Sunday April 8, 2007

Trading Places

How did the Lanzaroteños make a living before the advent of mass-market tourism in the 1970´s?

Since the conquest of the islands by the Spanish in the 1400´s Lanzarote´s economic history has revolved around attempts to create a dominant export crop. As the new island rulers believed that this strategy would attract overseas capital and investment and so provide economic stability.

Over the centuries this has resulted in a number of different and often unique crops holding sway for a period. And then giving way to other products as political and economic circumstances shifted.

Purple Reign

The first manifestation of this economic strategy was the re-introduction of the cultivation of Orchilla or Rocella during the 1500s. A lichen indigenous to both Lanzarote and Fuerteventura that grows well on sea-facing cliff walls, such as those at El Risco de Famara.

In pre-Spanish times Orchilla had been much prized by Phoenician traders as it could be used to produce an excellent purple coloured dye. Now, the pigment from the lichen also held value in European trading circles as it could be used to create purple paint. A factor that resulted in Lanzarote and Fuerteventura being dubbed the Purple Islands throughout this period.

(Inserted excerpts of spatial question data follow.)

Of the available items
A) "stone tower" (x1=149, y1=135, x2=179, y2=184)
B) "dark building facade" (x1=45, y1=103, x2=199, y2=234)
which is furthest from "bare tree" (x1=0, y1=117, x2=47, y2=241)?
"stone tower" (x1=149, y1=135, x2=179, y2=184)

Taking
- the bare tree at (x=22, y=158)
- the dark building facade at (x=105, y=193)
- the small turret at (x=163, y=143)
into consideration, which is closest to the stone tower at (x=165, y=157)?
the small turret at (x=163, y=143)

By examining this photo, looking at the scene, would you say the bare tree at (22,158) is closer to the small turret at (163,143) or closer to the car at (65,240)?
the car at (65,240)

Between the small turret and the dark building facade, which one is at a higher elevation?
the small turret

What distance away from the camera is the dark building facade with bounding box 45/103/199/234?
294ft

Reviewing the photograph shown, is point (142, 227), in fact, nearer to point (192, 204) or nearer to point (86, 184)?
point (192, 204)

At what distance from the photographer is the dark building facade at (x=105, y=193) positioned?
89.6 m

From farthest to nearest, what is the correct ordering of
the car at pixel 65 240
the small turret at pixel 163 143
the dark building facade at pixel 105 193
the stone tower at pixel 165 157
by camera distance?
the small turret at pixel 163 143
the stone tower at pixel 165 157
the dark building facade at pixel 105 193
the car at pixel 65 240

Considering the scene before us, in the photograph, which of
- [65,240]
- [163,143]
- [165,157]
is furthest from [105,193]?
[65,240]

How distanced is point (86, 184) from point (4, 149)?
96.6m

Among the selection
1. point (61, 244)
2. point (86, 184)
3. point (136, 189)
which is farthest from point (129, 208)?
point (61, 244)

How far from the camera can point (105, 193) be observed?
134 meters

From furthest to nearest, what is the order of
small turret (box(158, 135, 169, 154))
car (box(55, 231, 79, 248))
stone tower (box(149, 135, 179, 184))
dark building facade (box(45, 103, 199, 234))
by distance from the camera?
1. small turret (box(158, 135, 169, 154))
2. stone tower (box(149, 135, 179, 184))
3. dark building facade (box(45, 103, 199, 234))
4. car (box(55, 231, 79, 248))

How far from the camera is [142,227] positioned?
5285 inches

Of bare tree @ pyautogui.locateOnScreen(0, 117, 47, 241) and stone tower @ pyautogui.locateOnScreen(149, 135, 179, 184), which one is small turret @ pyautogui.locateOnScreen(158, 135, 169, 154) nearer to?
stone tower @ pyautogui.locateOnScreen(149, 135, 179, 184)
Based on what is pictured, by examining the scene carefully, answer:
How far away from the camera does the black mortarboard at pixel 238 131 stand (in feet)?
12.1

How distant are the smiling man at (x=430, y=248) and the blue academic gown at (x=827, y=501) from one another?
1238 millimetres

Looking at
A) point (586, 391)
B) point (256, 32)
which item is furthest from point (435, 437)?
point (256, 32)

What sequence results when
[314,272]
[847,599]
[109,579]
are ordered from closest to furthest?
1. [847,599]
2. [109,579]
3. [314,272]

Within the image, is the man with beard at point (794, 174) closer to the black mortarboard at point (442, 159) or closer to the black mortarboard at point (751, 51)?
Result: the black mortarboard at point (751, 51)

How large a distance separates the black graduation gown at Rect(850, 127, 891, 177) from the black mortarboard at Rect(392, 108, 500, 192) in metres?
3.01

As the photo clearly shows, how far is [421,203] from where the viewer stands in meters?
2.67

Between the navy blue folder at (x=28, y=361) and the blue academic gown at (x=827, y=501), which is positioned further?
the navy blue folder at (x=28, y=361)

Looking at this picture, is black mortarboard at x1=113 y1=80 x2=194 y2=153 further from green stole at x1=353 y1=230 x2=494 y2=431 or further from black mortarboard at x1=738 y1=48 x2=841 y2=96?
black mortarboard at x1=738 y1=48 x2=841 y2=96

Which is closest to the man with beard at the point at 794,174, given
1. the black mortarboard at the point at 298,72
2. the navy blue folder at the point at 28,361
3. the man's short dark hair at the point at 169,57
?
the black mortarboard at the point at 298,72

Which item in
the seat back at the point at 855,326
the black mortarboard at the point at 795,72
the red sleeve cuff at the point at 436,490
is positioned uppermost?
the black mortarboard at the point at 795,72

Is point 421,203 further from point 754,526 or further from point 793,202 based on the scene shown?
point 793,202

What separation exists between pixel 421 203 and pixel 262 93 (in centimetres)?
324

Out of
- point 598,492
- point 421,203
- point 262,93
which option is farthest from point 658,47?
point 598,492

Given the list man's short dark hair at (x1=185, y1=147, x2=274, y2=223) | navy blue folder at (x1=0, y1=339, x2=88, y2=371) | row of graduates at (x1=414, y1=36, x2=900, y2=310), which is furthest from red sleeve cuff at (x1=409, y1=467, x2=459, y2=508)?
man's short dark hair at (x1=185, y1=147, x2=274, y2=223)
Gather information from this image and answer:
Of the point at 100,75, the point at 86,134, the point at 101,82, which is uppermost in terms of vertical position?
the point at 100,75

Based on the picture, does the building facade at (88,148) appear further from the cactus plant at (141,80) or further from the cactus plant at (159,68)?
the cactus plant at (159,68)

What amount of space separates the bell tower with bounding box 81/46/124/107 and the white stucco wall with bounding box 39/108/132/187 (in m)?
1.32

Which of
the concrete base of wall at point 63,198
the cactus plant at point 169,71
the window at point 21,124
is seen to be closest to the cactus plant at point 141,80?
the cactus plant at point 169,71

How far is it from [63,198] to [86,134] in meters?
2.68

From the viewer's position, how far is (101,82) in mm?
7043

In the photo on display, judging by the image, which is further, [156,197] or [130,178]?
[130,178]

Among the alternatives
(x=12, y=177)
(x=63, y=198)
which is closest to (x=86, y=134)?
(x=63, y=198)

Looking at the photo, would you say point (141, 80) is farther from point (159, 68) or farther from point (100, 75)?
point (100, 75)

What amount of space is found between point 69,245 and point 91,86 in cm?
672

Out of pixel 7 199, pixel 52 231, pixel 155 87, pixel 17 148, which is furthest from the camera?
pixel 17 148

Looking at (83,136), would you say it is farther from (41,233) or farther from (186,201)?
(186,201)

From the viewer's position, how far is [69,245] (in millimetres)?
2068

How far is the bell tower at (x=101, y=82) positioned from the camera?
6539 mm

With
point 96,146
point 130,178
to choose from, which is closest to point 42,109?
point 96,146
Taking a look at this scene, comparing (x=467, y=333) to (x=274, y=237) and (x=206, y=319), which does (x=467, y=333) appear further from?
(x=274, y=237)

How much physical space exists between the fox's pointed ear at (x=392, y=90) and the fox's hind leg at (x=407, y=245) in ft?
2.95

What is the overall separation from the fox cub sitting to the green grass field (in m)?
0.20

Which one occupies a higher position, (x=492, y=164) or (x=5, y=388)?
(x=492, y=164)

Along with wine production, Orchilla cultivation and export dominated the economic landscape on Lanzarote throughout the 1600´s. However production began to decline during the 18th century due to the collusion of a number of factors, such as the six-year volcanic eruption starting in 1730 and similarly combustible relations between England and Spain. Which consequently damaged trading links between the two nations.

Volcanic Vines

Wines from Lanzarote were praised in plays by no less eminent an Englishman than William Shakespeare . But that may well have had something to do with the fact that the poet laureate was then enjoying an annual allowance of 268 gallons of the stuff from the Crown.

Either way, references to Malvaisa wine - also known at the time as malmsey or sack - crop up regularly in some of the bards best known works. For example in Henry IV :

But I faith, you have drunk too much Canaries and that´s a marvelous searching wine

Canarian Malvaisa wine was a prestigious drink. Bottles graced the top tables of kings and queens across Europe. It was widely regarded by the cognoscenti as the nectar of the gods.

This was because medieval palates favoured sweet tasting drinks with a strong bouquet. Partly because sugar was a luxury item but also to counter the taste of salt, the prevalent preservative of the time.

Malvaisa fitted the bill perfectly and this sweet, aromatic wine was to prove especially popular in England, the major market for exports.

However, this trade diminished in the eighteenth century as political tensions between England and Spain resulted in Portuguese wine enjoying a more privileged status.

As a result most English wine merchants were evicted from the Canaries and the final death knell for the industry was sounded in the 1850´s when the vines were decimated by a fungus which all but ended mass production.

Read more about Lanzarote wines

Soap Star

During the 18th and 19th century large swathes of hillsides in the north of the island were given over to the cultivation of a plant called Barrilla, better known as the Ice Plant.

Barrilla was valued as it was used in the manufacture of soaps and for a time, along with cochineal (see below) it became a major export product and helped fuel the growth of Arrecife as the island's commercial capital.

Farmers would cultivate barrilla on the northern side of hills and volcanoes as this would ensure that the plants received a greater amount of moisture from overnight clouds sweeping in from the North. Often carving out gravity defying terracing to facilitate intensive cultivation.

These terraces can still be seen today in areas such as the Valle de Temisa in Tabayesco and in and around Los Valles.

Beetle Juice

Exports from Lanzarote then became dominated by the trade in cochineal, a scarlet dyestuff obtained from the dried bodies of the cocchus beetle that breeds on the tunera, or prickly pear cacti.

This dye played a significant role in the development of the English textile industry during the industrial revolution and was also used to colour the redcoats of British soldiers.

Emigrants returning from Mexico in the early 19th century had witnessed how the beetle could be crushed and used to create a rich dyestuff and as a result the tunera cactus was imported and heavily planted on Lanzarote. Especially in the areas around Mala and Guatiza, where fields of the cactus are still evident today.

Cochineal production - in part funded by English merchants - began to peak during the 1850's, contributing to the growing importance of Arrecife, which became the island's official capital in 1852. As the port became the main gateway for the export of tons of the product to Britain.

Sadly though this period of prosperity wasn't going to run, as once William Henry Perkin discovered the first aniline, or synthetic dye stuff, in 1856 the market for natural dyes slowly began to fade. As a result both price and demand declined sharply.

Although some stimulus was provided by the fact that cochineal had waterproofing qualities which artificial dyes lacked, the contribution of cochineal to Lanzarote´s overseas earnings was all but washed out.